* Dataset rows:
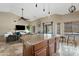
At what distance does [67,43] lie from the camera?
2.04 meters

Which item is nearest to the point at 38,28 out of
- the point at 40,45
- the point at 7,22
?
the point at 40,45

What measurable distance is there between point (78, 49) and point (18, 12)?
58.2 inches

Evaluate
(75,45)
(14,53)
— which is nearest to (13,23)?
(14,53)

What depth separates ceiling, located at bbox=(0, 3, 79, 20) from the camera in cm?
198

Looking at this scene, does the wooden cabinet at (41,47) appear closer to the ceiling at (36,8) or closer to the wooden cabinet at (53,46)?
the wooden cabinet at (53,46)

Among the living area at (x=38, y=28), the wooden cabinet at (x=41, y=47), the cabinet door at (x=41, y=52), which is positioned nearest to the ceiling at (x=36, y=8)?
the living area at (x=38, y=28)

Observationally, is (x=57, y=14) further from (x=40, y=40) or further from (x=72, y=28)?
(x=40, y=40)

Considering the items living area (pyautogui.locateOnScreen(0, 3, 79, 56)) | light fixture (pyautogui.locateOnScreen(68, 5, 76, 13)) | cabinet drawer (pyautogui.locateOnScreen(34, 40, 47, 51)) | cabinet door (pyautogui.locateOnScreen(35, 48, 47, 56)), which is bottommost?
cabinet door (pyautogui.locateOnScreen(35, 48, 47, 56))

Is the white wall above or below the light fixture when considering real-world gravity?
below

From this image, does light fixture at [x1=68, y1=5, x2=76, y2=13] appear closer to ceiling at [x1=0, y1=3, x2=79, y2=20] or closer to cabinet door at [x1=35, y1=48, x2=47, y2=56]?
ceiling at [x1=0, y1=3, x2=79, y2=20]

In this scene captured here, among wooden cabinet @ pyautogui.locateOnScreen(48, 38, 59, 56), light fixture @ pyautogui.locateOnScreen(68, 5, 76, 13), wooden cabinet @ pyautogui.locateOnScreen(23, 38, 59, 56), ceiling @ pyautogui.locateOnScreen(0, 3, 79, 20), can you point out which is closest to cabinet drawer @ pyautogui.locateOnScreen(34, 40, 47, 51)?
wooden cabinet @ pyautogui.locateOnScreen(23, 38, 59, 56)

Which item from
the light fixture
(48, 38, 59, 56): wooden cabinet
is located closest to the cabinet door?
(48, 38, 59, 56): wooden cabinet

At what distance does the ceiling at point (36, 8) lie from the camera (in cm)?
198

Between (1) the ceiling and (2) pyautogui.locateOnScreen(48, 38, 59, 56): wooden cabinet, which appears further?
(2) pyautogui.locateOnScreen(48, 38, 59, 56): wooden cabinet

--

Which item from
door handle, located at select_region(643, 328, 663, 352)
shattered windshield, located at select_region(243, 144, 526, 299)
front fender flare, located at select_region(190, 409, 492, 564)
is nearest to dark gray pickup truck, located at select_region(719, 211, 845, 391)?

* INSTRUCTION:
Please pull out every line of the data above that contains the word "camera", and copy each one out in full. Case counts.

* ANSWER IN FULL:
At what distance does [67,43] lie from the camera?
What depth separates ceiling, located at bbox=(0, 3, 79, 20) from the camera in cm?
At what distance does the ceiling at point (36, 8) lie from the camera (in cm)?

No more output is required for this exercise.